=== Extracted text ===
Is the notice genuine?

In Downs Road Development LLP v Laxmanbhai Construction (UK) Ltdthe courts affirmed that notices need to set out the sum the payer genuinely considers due.  Downs issued a payment notice to Laxmanbhai stating the that £0.97 should be paid. It had adopted a consistent practice in each payment cycle, initially sending a payment notice for £1 and subsequently issuing an additional payment notice for a more accurate valuation. The notice had been sent under cover of an email, in which Downs expressly stated that a further payment notice would follow in due course.

The court decided that Downs’ payment notice was invalid because it did not state the sum Downs genuinely considered to be due. What purported to be a payment notice was merely a placeholder allowing Downs to conduct a proper valuation in its own time.

Can notices address multiple payment cycles?

In Advance JV v Enisca Ltd the court considered if a single pay less notice apply to two different applications for payment in determining the validity of a pay less notice.

In response to two applications for payment by Enisca, Advance issued a single payment certificate and a pay less notice and contended that there was nothing to preclude a pay less notice from responding to two applications. The court held, for several reasons, that Advance’s notice could not be a valid response to both applications and, as a matter of fact, a reasonable recipient would have understood the pay less notice to relate only to the second application and not the first.

Paying under construction contracts

As a minimum, any notice responding to an application for payment must:

  1. Clearly be referable to a single payment cycle;
  2. Set out the sum the employer genuinely considers to be due, along with the basis for its calculation; and
  3. Set out an appropriate agenda for a dispute on valuation.

The failure to consider the above points could prove to be fatal to party that, for genuine reasons, disputes the valuation of works set out in an application for payment.

In short, it is vital that anyone with a payment obligation under a construction contract understands the extent to which the Act applies to their contract (there are contracts that are excluded from the operation of the Act) and how to comply with the strict notice obligations.
=== Data supplied ===
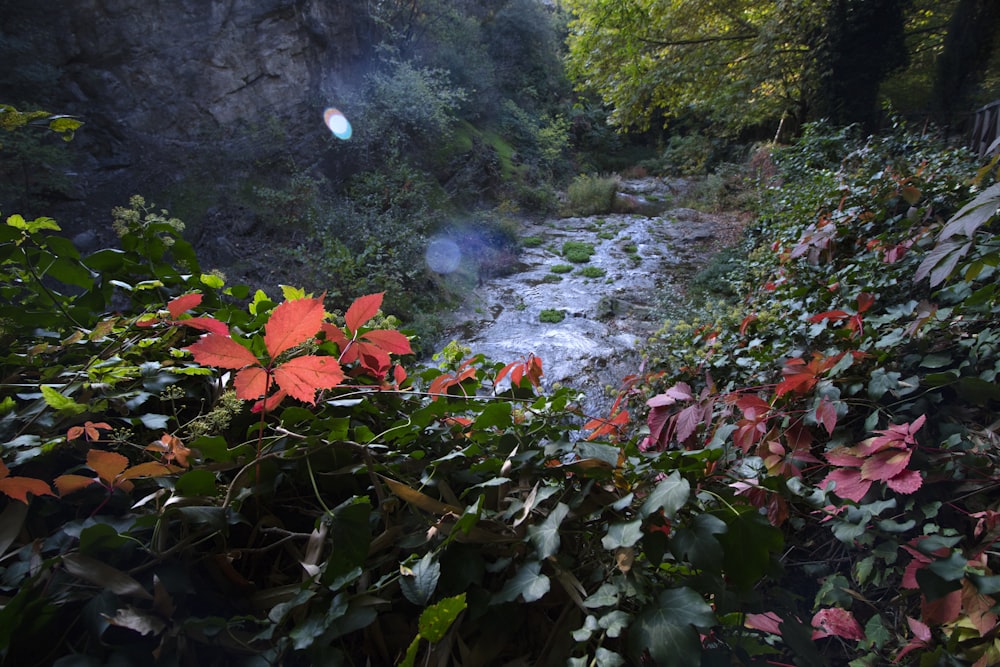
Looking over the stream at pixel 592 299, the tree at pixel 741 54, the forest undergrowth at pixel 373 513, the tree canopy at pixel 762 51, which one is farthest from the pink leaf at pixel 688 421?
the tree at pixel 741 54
===
=== Data supplied ===
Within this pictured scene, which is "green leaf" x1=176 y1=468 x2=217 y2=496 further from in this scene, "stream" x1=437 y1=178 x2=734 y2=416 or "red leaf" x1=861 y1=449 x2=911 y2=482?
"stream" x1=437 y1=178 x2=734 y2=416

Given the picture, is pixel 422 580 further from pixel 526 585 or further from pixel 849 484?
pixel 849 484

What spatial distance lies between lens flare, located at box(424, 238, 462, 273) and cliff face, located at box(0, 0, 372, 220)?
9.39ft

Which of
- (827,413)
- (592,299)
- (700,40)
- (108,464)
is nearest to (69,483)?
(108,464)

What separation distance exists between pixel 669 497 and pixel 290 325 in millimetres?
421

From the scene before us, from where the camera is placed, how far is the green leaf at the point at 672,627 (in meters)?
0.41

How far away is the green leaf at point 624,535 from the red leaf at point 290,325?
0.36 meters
===
=== Data supplied ===
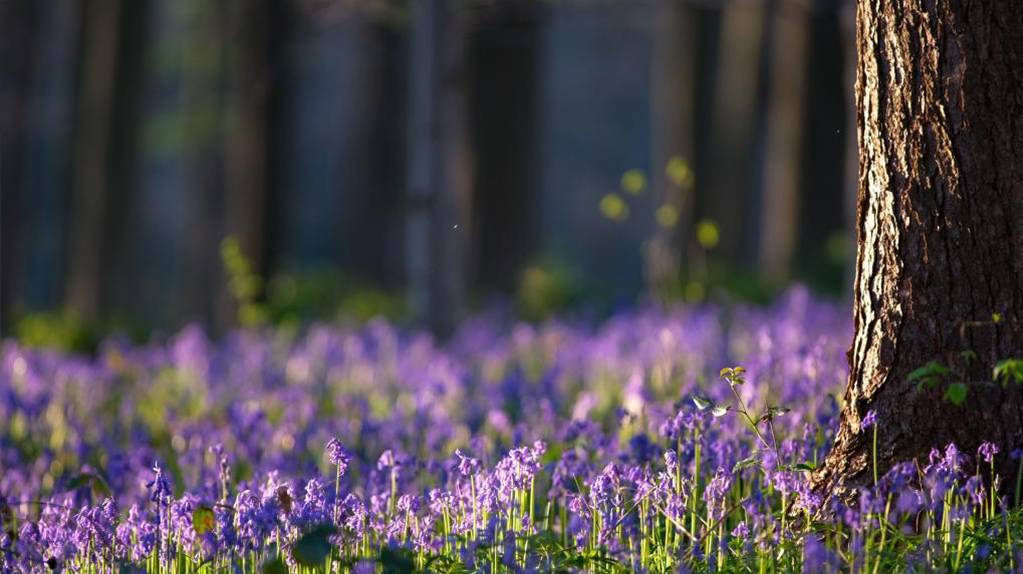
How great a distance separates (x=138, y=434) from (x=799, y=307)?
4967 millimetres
===
_What you will do_
1. From the text on construction payment notices, reproduce word for word the passage that begins at "In short, it" and ends after "strict notice obligations.".
2. In the text on construction payment notices, condense the paragraph that opens "In response to two applications for payment by Enisca" while keeping its main facts.

_Outputs in order_
1.
In short, it is vital that anyone with a payment obligation under a construction contract understands the extent to which the Act applies to their contract (there are contracts that are excluded from the operation of the Act) and how to comply with the strict notice obligations.

2. Advance answered two Enisca payment applications with a single payment certificate and a single pay less notice. It argued that nothing prevented one pay less notice from responding to both. The court held, for several reasons, that the notice could not validly answer both applications. It also found that a reasonable recipient would have read the notice as relating only to the second application.